Gesù come buon pastore «chiama le sue pecore una per una» (Gv 10,3). Ogni singola persona è per lui così importante che dona la sua vita per lei. Poiché intercede per ognuno di noi, ciascuno si sente protetto. Il sacrificio di Gesù ci dona la vita eterna, la vera vita. «Io do loro vita eterna e non andranno mai perdute e nessuno le rapirà dalla mia mano» (Gv 10,28). Gesù non ha soltanto chiamato i discepoli per nome in un lontano passato, anche oggi pronuncia il tuo nome. Gesù ti conosce personalmente. Conosce i tuoi sentimenti, i pericoli che ti minacciano, le tue doti.
Desidera una relazione personale con te. Se entri in relazione con Lui, ti donerà la vita eterna, una vita degna di questo nome. Vita eterna significa vita autentica, un’esistenza in cui cielo e terra, Dio e essere umano sono uniti tra di loro. Quando Gesù ti chiama per nome, nessuno ti può rapire dalla sua mano, nessuno ti può sciogliere dal tuo legame con Lui. La sua mano ti protegge, ti dona un riparo e ti sostiene.
Dopo la risurrezione Gesù chiamò Maria Maddalena per nome. Ciò penetrò fin nel profondo del suo cuore. Maria cadde in ginocchio e disse: «Rabbuni, Maestro mio». Nel momento in cui udì il suo nome dalle labbra di Colui a cui doveva la vita, avvenne in lei la risurrezione. Il suo lutto venne trasfigurato, le lacrime smisero di scorrere. Si sentì di nuovo amata, risollevata alla sua dignità inviolabile. Nel proprio nome percepì l’amore di quel Gesù che aveva scacciato da lei sette demoni.

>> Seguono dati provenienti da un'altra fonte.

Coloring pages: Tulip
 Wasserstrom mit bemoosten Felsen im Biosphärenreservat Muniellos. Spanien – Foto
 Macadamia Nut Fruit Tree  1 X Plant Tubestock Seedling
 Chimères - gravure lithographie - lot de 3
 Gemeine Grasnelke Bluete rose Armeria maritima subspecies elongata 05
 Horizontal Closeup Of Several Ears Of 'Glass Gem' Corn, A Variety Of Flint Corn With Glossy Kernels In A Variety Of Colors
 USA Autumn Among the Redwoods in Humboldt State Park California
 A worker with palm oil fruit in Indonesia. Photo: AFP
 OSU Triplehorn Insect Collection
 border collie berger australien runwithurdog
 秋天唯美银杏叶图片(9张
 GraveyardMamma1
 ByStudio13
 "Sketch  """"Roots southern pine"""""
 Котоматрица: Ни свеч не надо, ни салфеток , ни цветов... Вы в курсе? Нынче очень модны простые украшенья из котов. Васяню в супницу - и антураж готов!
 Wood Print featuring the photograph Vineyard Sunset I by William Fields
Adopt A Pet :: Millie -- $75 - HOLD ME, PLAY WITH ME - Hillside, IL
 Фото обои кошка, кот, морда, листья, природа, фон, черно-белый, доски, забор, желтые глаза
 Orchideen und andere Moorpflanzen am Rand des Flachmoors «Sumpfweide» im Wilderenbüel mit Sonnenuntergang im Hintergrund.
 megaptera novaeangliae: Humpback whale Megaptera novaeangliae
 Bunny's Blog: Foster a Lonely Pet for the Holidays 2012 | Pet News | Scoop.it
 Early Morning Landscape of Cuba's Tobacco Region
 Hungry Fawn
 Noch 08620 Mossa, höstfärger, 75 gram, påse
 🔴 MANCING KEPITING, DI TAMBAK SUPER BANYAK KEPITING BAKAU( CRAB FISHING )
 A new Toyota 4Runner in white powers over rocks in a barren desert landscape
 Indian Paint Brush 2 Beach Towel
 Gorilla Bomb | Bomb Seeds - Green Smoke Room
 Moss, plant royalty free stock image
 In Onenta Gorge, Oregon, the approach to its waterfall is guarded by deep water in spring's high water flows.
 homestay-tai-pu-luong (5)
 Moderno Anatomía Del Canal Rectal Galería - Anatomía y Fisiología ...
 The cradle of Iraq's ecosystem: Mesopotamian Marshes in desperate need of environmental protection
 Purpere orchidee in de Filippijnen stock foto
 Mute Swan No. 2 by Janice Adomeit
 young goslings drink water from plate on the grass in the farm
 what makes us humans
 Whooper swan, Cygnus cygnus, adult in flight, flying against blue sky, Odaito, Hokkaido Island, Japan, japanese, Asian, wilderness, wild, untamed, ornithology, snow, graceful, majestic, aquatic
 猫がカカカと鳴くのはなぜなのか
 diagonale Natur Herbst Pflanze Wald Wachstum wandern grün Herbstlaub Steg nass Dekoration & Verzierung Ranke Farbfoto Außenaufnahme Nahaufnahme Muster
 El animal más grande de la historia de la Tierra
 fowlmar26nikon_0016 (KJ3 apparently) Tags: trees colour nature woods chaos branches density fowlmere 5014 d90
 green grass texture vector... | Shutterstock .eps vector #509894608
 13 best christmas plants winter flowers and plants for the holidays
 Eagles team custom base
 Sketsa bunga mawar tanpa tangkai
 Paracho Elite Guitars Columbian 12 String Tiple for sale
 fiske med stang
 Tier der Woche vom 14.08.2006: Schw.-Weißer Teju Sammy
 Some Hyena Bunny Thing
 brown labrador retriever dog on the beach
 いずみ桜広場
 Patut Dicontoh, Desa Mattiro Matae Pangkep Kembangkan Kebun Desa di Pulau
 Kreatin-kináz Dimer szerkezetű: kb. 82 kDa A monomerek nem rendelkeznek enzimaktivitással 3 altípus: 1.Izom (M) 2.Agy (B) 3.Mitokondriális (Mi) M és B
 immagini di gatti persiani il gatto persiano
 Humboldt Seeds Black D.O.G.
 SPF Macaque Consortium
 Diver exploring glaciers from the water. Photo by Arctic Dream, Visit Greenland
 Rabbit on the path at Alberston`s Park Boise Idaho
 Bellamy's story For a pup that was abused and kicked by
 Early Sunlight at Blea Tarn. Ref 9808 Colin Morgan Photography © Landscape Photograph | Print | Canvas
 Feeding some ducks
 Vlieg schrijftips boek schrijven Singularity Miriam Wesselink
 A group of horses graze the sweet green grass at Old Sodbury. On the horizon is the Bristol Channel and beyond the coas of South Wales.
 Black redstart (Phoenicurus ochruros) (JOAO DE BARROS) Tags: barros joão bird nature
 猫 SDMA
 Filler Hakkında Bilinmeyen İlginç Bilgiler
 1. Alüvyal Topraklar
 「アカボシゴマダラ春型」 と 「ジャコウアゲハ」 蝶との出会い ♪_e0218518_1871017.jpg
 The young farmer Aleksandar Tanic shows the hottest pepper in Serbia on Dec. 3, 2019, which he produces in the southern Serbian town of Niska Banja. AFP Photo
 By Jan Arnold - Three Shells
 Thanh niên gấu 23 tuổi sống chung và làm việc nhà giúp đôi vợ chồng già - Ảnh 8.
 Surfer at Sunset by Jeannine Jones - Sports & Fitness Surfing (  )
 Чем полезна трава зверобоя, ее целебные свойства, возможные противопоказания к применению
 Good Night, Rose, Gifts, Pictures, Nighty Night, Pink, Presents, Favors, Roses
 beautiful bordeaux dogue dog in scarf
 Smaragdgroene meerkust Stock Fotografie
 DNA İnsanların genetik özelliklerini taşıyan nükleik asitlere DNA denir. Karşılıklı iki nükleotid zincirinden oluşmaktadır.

Maria Maddalena era infatti così lacerata al suo interno da poter ritrovare se stessa solo con l’accettazione totale di Gesù. Poiché Gesù le si era rivolto con tanto amore riuscì ad accettare se stessa. Nel momento in cui Gesù nomina il suo nome dopo la risurrezione, Maria sperimenta la dolcezza risanatrice dell’amore di Gesù. Era un nuovo nome quello datole da Cristo, un nome che la rigenerava. Le cose vecchie si staccarono da lei. La malattia era guarita. Era solamente Maria, l’amata da Dio, l’amica di Gesù, a cui era destinato il suo amore. L’amore di Gesù l’ha rigenerata nel pronunciare il suo nome.
Quando pensi al tuo nome, immagina che Gesù in questo momento ti stia chiamando. Gesù rigenera anche te quando pronuncia il tuo nome. Si rivolge a te, rivolge a te il suo sguardo. La sua voce e il suo sguardo ti trasformano nell’immagine unica che Dio ha di te, nell’immagine bella e nuova che rispecchia la gloria di Dio in modo puro. Quando Egli pronuncia il tuo nome vuole dirti: «E’ bene che tu esista. E’ bene che tu sia qui. Puoi essere come sei. Sei unico. Io ti sostengo. Ti amo. Ora accettati a tua volta. Chiama te stesso con il tuo nome e ricolmalo di tutta la dolcezza di cui sei capace».
Il tuo nome ti conduce alla parte più intima di te stesso. Nel nome sei te stesso in modo assoluto. Tutti i nomi e i giudizi pronunciati dalla gente su di te svaniscono. Lì percepisci il tuo vero io, l’immagine autentica e incontaminata di Dio in te. Là dove tu sei tu, in modo assoluto, sei pieno di amore e di bontà come Gesù. Lì sei in armonia con te stesso. Vivi la pace, la forza vitale e la libertà. Sei redento, libero, limpido e puro, risanato e completo. Quando nel Padre nostro dici «Sia santificato il tuo nome» prega Dio che la sua gloria divina rifulga anche nel tuo nome, che l’energia vitale del Signore fiorisca in te.